It’s March 31 and the temperature is finally beginning to warm after a long, cold winter. For many Americans, spring actually begins today -- Opening Day of the Major League Baseball (MLB) season.
While baseball is America’s national pastime, the sport’s popularity is not limited to the United States. More than 25 percent of last season’s Major Leaguers were born abroad, representing more than 15 countries. Because of the sport’s global popularity, people around the world welcome the official start of another action-packed season on the baseball diamond. The relationships cemented by baseball’s popularity illustrate the ability of athletics to transcend cultural boundaries. Recognizing this reach, the State Department capitalizes on sports diplomacy to foster new relationships, using hands-on, people-to-people exchanges to promote cross-cultural communication.
Youths at the Metropolitan Autonomous University Iztapalapa wave American flags as they meet Major League Baseball 13-time All-Star Ken Griffey, Jr. and Olympic softball champion Natasha Watley in Mexico City, Mexico, March 2014. [State Department photo/ Public Domain]

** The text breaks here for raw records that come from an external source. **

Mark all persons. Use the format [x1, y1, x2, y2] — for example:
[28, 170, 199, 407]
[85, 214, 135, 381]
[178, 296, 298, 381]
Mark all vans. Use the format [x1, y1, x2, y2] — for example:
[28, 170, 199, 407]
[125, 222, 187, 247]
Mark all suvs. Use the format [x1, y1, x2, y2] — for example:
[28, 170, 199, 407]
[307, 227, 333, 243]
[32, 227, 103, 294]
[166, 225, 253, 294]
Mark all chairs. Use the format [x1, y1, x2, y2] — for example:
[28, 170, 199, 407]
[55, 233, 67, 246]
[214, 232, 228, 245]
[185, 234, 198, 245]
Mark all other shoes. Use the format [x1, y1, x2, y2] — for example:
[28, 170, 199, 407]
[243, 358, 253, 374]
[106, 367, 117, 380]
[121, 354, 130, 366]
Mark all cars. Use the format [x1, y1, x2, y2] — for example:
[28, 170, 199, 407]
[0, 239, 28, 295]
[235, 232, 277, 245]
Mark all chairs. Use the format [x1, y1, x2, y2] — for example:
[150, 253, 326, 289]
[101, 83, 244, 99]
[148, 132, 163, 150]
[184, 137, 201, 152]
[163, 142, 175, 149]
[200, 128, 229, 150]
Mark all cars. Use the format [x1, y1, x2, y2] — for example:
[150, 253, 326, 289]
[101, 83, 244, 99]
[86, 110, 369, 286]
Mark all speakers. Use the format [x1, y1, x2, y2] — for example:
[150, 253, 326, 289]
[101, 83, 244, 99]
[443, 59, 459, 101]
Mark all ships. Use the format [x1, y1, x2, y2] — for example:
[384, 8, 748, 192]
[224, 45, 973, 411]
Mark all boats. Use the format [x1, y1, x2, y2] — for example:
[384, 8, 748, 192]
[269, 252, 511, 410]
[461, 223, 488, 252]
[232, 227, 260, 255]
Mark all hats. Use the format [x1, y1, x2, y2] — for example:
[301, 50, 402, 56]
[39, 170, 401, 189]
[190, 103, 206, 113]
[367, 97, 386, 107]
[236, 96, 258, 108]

Sellout crowds outside the United States exemplify how our national pastime connects with global audiences. On March 22, in front of sold-out crowds of 40,000 fans, Australia hosted two games between the Los Angeles Dodgers and the Arizona Diamondbacks. The two-game series at the Sydney Cricket Ground served as the MLB’s debut Down Under. The Sydney series continues MLB’s recent tradition of international opening days. Monterrey, Mexico opened international baseball in 1999. Professional ballplayers also competed in league-sanctioned exhibition games during the MLB Chinese Series in 2008 and the Taiwan All-Star Series in 2011. Tokyo has hosted four international games, most recently in 2012.
Young athletes participate in a clinic with U.S. Sports Envoy and Major League Baseball All-Star Ken Griffey, Jr., in Mexico City, Mexico, March 2014. [State Department photo/ Public Domain]

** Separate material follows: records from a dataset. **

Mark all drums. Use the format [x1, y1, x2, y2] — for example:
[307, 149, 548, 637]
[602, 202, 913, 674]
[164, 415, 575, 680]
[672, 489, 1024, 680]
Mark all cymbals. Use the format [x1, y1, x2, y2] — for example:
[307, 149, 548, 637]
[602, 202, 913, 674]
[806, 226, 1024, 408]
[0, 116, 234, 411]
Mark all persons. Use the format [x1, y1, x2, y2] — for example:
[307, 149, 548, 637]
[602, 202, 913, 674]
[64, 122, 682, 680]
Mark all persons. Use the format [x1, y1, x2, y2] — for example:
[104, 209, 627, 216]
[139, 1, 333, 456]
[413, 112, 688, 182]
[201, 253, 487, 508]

Several recent State Department programs focused on "diamond diplomacy." Earlier this month, Major League Baseball great Ken Griffey, Jr. and 2004 Olympic softball gold medalist Natasha Watley stepped up to the plate for a program hosted by U.S. Embassy Mexico City. The duo conducted clinics and activities for hundreds of young Mexican baseball and softball players. The youngsters not only improved their skills, but also learned the importance of communication, teamwork, dedication, and respect for diversity.
In locations including Nicaragua, Ecuador, Korea, Taiwan, and Colombia, the Department has conducted similar programs with Hall of Famers Barry Larkin and Cal Ripken Jr., as well as softball gold medalist Jessica Mendoza. In recent years, the State Department has welcomed sports visitors from Honduras, the Philippines, and Iraq for baseball-focused programs.
Opening Day provides an opportunity to celebrate and reflect on the international appeal of this quintessential American game, and showcases how the culminating event that decides the MLB champion each October is truly a "World Series."